Als Bestandteil der AMG DYNAMIC SELECT Fahrprogramme kommt im C 43 4MATIC die integrierte Fahrdyamikregelung „AMG DYNAMICS“ hinzu. Sie erweitert die stabilisierenden Funktionen des Elektronischen Stabilitäts-Programms ESP® um agilisierende Eingriffe in die Lenkungskennlinie und in ESP® Zusatzfunktionen. Bei dynamischer Kurvenfahrt bewirkt zum Beispiel ein kurzer Bremseneingriff am kurveninneren Hinterrad ein definiertes Giermoment um die Hochachse für spontanes und präzises Einlenken.

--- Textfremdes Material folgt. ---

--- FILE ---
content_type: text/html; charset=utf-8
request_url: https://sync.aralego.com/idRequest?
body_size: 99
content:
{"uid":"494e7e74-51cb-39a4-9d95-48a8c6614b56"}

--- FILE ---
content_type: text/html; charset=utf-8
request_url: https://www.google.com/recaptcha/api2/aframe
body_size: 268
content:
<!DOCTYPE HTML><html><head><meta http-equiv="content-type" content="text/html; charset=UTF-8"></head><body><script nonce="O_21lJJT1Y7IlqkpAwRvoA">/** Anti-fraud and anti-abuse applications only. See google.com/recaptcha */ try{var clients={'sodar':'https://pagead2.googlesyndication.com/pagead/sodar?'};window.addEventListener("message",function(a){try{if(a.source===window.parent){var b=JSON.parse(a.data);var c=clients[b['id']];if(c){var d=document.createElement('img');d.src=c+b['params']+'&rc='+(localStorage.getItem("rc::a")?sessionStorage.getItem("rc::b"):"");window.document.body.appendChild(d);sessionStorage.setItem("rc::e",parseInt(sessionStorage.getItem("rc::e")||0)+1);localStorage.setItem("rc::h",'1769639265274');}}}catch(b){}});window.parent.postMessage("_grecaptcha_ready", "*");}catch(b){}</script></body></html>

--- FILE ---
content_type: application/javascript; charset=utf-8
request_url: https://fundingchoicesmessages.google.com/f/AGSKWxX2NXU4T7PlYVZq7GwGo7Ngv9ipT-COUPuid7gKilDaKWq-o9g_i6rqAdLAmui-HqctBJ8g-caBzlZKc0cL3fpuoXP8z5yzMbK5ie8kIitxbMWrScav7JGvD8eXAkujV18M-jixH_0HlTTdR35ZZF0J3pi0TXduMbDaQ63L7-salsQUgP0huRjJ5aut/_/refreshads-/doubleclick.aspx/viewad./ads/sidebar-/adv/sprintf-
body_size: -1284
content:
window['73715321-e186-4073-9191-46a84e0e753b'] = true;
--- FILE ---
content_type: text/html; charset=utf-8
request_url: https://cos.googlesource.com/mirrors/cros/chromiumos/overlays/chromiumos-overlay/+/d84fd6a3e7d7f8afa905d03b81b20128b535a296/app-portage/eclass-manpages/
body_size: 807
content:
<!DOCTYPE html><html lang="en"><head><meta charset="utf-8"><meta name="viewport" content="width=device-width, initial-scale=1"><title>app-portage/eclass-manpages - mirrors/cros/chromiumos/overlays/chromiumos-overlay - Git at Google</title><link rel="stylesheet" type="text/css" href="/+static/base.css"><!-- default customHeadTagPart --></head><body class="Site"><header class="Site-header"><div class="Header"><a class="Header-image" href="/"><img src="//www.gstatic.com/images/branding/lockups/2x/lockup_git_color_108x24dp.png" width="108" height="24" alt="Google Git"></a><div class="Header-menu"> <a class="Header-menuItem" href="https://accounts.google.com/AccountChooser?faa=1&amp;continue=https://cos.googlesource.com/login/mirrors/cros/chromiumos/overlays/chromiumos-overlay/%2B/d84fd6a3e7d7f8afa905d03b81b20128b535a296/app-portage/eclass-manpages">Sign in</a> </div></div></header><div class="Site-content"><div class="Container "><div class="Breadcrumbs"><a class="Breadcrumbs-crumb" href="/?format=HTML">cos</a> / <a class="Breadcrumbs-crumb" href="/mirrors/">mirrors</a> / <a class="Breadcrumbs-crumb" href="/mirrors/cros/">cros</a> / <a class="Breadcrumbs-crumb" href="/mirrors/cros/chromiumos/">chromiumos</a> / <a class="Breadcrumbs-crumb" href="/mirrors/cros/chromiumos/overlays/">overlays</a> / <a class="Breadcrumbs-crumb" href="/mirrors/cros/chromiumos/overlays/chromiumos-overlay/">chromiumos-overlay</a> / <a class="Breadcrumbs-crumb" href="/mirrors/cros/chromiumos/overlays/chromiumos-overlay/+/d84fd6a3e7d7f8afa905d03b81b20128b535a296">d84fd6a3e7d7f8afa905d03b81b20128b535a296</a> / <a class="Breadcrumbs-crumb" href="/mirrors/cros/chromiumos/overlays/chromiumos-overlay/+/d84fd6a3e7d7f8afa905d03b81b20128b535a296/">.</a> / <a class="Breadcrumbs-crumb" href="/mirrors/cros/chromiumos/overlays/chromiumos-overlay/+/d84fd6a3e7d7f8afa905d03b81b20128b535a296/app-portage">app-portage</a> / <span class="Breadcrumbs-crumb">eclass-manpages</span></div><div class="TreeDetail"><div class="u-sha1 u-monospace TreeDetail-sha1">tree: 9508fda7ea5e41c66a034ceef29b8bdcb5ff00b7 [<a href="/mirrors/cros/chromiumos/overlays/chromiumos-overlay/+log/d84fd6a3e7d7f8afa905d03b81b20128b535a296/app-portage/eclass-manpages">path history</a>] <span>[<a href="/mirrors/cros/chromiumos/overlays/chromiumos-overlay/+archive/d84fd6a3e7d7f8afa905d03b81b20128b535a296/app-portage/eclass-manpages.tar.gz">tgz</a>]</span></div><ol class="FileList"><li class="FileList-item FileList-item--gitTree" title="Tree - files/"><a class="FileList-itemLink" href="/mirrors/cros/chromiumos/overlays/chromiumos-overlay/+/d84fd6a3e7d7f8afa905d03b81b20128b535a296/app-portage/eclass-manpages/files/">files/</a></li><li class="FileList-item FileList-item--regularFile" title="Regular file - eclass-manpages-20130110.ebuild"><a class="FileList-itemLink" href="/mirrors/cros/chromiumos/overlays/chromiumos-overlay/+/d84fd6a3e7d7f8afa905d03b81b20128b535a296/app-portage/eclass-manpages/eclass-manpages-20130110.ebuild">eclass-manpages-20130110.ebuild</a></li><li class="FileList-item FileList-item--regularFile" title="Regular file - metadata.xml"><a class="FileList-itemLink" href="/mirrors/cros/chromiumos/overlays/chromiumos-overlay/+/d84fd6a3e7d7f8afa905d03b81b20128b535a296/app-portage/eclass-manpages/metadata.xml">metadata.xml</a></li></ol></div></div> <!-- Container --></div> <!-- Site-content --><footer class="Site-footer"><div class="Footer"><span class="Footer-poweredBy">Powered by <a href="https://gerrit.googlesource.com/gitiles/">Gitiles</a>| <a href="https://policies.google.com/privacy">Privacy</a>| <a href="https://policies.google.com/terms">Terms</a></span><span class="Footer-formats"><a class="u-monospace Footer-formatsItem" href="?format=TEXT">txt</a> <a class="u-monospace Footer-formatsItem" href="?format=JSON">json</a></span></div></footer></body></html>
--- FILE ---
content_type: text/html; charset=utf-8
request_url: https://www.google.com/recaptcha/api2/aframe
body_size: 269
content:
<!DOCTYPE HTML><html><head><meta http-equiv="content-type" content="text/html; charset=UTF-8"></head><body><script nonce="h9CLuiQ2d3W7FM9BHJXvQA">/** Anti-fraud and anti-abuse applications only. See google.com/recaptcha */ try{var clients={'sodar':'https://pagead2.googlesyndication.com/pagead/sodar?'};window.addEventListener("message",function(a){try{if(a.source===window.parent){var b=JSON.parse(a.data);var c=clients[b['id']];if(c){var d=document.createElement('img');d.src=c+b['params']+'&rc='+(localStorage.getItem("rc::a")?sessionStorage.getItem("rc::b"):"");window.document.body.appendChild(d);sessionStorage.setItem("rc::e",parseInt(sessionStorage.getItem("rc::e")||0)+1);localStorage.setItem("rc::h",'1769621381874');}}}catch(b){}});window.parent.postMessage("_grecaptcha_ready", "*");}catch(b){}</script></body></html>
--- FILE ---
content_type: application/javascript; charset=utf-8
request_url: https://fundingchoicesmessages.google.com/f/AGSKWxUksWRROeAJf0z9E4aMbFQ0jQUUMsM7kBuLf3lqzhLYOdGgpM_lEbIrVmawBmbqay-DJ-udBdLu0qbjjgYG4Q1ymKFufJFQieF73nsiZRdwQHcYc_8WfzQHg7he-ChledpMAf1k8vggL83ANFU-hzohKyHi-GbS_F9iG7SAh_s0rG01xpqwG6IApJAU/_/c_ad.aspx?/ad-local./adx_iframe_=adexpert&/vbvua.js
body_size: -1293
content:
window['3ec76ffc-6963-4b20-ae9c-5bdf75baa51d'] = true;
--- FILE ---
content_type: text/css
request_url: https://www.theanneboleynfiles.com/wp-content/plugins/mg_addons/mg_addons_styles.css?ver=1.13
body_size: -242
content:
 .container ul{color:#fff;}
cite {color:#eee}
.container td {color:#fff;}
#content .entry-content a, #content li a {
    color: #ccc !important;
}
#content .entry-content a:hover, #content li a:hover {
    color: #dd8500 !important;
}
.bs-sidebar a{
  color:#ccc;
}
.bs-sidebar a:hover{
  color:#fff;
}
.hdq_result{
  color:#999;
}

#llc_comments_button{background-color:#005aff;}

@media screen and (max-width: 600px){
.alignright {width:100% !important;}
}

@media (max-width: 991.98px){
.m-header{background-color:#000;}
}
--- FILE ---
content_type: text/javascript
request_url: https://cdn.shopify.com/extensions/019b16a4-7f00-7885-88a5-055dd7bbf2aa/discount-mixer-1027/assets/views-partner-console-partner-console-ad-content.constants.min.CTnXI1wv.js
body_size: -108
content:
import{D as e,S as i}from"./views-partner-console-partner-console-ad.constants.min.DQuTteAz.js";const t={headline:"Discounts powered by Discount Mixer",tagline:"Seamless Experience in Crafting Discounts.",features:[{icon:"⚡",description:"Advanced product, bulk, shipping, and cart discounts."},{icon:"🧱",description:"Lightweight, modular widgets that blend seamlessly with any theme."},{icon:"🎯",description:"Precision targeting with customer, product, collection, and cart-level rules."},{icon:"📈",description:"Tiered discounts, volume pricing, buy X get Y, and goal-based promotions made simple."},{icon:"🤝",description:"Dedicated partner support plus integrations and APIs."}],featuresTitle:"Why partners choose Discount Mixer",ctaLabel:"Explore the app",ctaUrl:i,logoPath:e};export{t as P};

Ausprägung und Wirkungsgrad dieser Eingriffe ist dabei abhängig vom gewählten AMG DYNAMIC SELECT Programm, wobei der Fahrer in „Individual“ die Abstimmung in den AMG DYNAMICS Stufen „Basic“, „Advanced“ und „Pro“ selbst festlegen kann. Das ESP® ist in drei Stufen einstellbar. „On“ ist dabei die Standardauswahl, die hohe Sicherheit bietet, angepasst an den sportlichen Charakter des Gesamtfahrzeugs. Während „Sport“ höhere Driftwinkel erlaubt, lässt sich mit „Off“ das System für eine besonders sportliche Fahrweise auf abgesperrten Rennstrecken komplett abschalten.